Objective

Natural Killer (NK) cells are innate lymphocytes that play a crucial role in antiviral protection and cancer immunosurveillance. Expansion and activation of NK cells is currently investigated as a potential cell therapy with already substantial results in hematological cancers. We have previously reported an imaging-based screening platform for assessment of the cytotoxic potential of individual NK cells within larger populations. In this assay, human primary NK cells are distributed across a silicon–glass microchip containing 32,400 individual microwells loaded with tumor target cells.
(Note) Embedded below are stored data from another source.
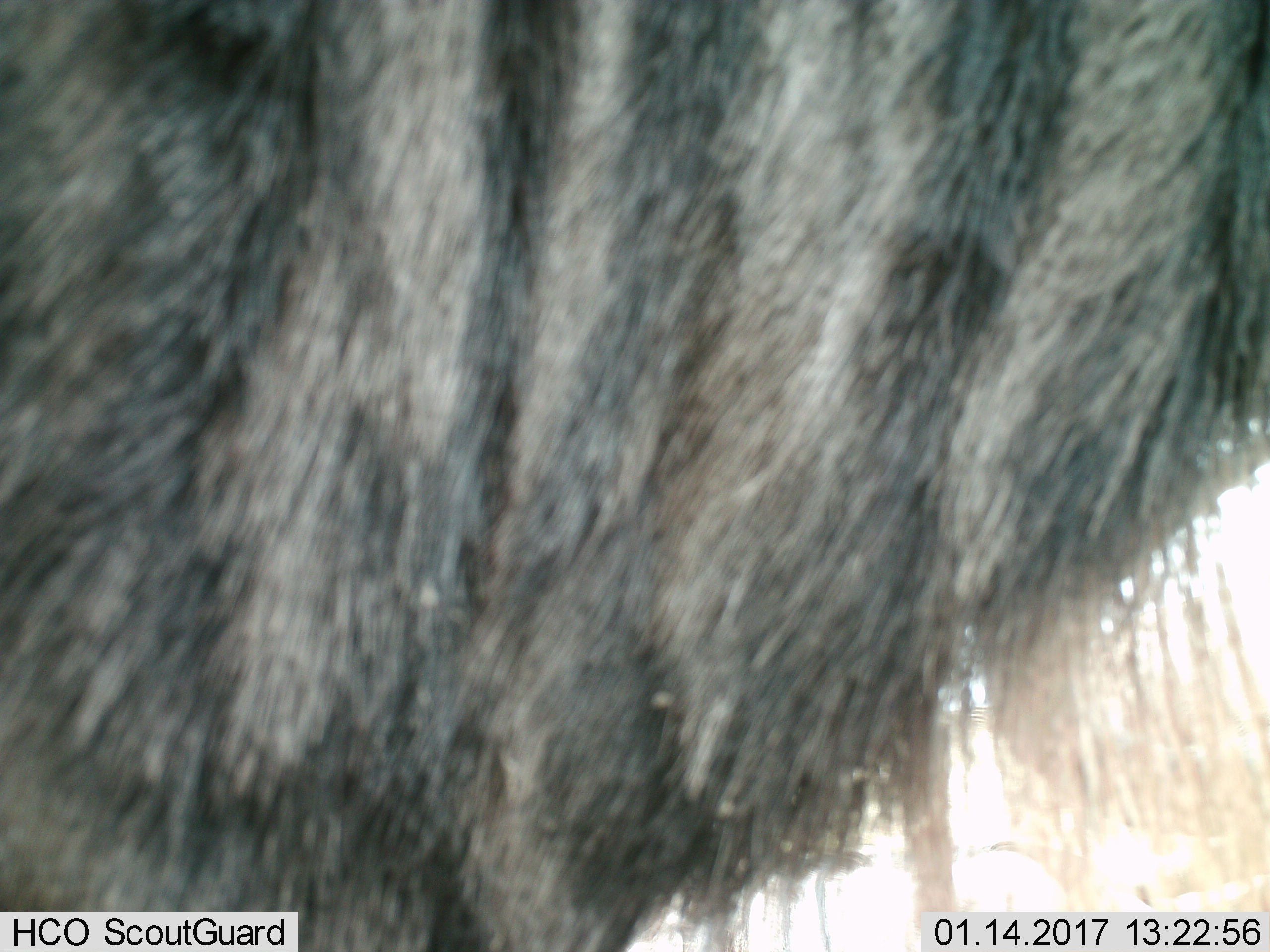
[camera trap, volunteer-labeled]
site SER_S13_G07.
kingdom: Animalia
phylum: Chordata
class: Mammalia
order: Artiodactyla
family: Bovidae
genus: Connochaetes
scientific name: Connochaetes taurinus taurinus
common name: blue wildebeest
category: wildebeestblue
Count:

Through fluorescence screening and automated image analysis, the numbers of NK and live or dead target cells in each well can be assessed at different time points after initial mixing. It became evident that a small fraction of highly cytotoxic NK cells were responsible for a substantial portion of the killing. We are therefore interested in investigating more features of the most efficient killers. As the cells are still trapped after the cytotoxic screen further characterization of the serial killing NK cells is also possible. On the one hand, we present here an automated single-cell isolation system that allows for specific retrieval and subsequent analysis of these cells. On the other hand, we are currently developing methods for investigation of the long-term outcome of the serial killing NK cells, such as proliferation or viability long after initiation of target-cell interactions. These approaches could greatly benefit clinical applications, e.g., in the generation of highly specific and cytotoxic cells for adoptive immunotherapy.